◆ Work instructions ◆
Return the records exactly as they are.

(Stored data entries)
>> begin
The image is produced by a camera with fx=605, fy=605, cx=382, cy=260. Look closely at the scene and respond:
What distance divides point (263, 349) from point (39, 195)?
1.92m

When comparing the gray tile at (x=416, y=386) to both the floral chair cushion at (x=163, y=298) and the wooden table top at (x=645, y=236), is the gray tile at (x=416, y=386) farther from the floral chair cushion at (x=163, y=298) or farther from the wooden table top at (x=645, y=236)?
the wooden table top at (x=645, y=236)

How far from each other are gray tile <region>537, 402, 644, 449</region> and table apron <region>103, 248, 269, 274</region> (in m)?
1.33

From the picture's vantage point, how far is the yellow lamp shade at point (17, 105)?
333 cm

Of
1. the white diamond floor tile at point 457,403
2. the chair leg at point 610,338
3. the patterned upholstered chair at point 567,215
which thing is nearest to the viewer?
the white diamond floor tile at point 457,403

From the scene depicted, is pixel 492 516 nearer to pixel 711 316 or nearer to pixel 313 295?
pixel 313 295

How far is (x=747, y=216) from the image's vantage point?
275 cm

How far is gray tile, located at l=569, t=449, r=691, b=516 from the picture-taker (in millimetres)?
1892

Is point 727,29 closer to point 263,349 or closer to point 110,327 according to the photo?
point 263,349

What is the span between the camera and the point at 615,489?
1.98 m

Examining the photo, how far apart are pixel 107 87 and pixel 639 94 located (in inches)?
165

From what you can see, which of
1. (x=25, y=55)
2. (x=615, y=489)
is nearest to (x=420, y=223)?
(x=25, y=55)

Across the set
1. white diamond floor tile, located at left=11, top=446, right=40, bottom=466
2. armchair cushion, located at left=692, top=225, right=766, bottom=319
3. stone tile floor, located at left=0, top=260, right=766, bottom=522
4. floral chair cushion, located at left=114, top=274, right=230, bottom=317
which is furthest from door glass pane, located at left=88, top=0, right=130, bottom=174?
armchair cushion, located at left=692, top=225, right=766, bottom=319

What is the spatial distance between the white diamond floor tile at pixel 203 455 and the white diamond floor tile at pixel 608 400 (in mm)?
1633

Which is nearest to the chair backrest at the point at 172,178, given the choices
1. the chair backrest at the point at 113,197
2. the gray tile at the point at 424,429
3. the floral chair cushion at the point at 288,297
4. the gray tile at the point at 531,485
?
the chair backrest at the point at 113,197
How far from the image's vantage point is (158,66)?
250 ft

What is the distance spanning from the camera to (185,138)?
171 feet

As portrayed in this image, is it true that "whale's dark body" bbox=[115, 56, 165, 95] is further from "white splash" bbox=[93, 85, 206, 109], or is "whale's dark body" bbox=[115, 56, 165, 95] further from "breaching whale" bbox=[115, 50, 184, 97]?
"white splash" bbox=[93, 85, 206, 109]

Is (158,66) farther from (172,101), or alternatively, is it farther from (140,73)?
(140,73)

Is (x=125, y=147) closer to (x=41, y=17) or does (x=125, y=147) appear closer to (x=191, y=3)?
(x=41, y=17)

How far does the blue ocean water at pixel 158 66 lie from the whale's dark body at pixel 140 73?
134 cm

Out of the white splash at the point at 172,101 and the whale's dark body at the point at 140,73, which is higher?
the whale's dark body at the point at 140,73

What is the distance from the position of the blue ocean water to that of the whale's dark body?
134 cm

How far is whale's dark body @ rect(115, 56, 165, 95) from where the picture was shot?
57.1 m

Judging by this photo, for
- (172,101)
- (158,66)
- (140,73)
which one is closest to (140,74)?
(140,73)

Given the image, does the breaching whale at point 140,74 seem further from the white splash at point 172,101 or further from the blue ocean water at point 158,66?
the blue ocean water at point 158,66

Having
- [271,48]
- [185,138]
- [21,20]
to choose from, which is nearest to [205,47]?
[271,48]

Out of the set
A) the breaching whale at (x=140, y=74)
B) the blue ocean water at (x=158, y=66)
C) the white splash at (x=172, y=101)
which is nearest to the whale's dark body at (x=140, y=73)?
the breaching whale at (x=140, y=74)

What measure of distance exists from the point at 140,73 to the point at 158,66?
>> end
◆ In response ◆
The image is produced by a camera with fx=605, fy=605, cx=382, cy=260. Look closely at the scene and respond:
What distance divides point (263, 349) from point (39, 195)?
1.92m

When comparing the gray tile at (x=416, y=386) to both the floral chair cushion at (x=163, y=298) and the wooden table top at (x=645, y=236), is the gray tile at (x=416, y=386) farther from the floral chair cushion at (x=163, y=298) or farther from the wooden table top at (x=645, y=236)?
the wooden table top at (x=645, y=236)

How far from each other are gray tile <region>537, 402, 644, 449</region> and table apron <region>103, 248, 269, 274</region> (in m)?
1.33

From the picture's vantage point, how far is the yellow lamp shade at point (17, 105)?
333 cm

Of
1. the white diamond floor tile at point 457,403
2. the chair leg at point 610,338
3. the patterned upholstered chair at point 567,215
which thing is nearest to the viewer?
the white diamond floor tile at point 457,403

From the scene depicted, is pixel 492 516 nearer to pixel 711 316 or nearer to pixel 313 295?
pixel 313 295

How far is (x=747, y=216) from the image's vantage point?
275 cm

How far is gray tile, located at l=569, t=449, r=691, b=516 from the picture-taker (in millimetres)?
1892

Is point 727,29 closer to point 263,349 or closer to point 110,327 according to the photo?
point 263,349

What is the span between the camera and the point at 615,489?
1.98 m

Examining the photo, how far apart are pixel 107 87 and pixel 639 94 located (in inches)?
165

From what you can see, which of
1. (x=25, y=55)
2. (x=615, y=489)
is nearest to (x=420, y=223)?
(x=25, y=55)

Across the set
1. white diamond floor tile, located at left=11, top=446, right=40, bottom=466
2. armchair cushion, located at left=692, top=225, right=766, bottom=319
3. stone tile floor, located at left=0, top=260, right=766, bottom=522
4. floral chair cushion, located at left=114, top=274, right=230, bottom=317
which is furthest from door glass pane, located at left=88, top=0, right=130, bottom=174?
armchair cushion, located at left=692, top=225, right=766, bottom=319

What is the spatial distance between the white diamond floor tile at pixel 203 455 and the white diamond floor tile at pixel 608 400 (in mm)?
1633

Which is nearest to the chair backrest at the point at 172,178, given the choices
1. the chair backrest at the point at 113,197
2. the gray tile at the point at 424,429
3. the floral chair cushion at the point at 288,297
4. the gray tile at the point at 531,485
?
the chair backrest at the point at 113,197
How far from the image's vantage point is (158,66)?
250 ft

What is the distance spanning from the camera to (185,138)?
171 feet

As portrayed in this image, is it true that "whale's dark body" bbox=[115, 56, 165, 95] is further from "white splash" bbox=[93, 85, 206, 109], or is "whale's dark body" bbox=[115, 56, 165, 95] further from "breaching whale" bbox=[115, 50, 184, 97]?
"white splash" bbox=[93, 85, 206, 109]

Is (158,66) farther from (172,101), or alternatively, is it farther from (140,73)?
(140,73)

Is (x=125, y=147) closer to (x=41, y=17) or does (x=125, y=147) appear closer to (x=191, y=3)?
(x=41, y=17)

How far does the blue ocean water at pixel 158 66 lie from the whale's dark body at pixel 140 73?
134 cm

Out of the white splash at the point at 172,101 and the whale's dark body at the point at 140,73, which is higher?
the whale's dark body at the point at 140,73

What is the distance from the position of the blue ocean water to that of the whale's dark body?
134 cm

How far is whale's dark body @ rect(115, 56, 165, 95) from where the picture was shot?
57.1 m

Judging by this photo, for
- (172,101)
- (158,66)
- (140,73)
which one is closest to (140,74)?
(140,73)

Given the image, does the breaching whale at point 140,74 seem further from the white splash at point 172,101 or further from the blue ocean water at point 158,66?
the blue ocean water at point 158,66

Having
- [271,48]
- [185,138]
- [21,20]
to choose from, which is nearest to [205,47]?
[271,48]

Out of the set
A) the breaching whale at (x=140, y=74)
B) the blue ocean water at (x=158, y=66)
C) the white splash at (x=172, y=101)
which is nearest to the whale's dark body at (x=140, y=73)?
the breaching whale at (x=140, y=74)

What measure of distance exists from the point at 140,73 to the point at 158,66?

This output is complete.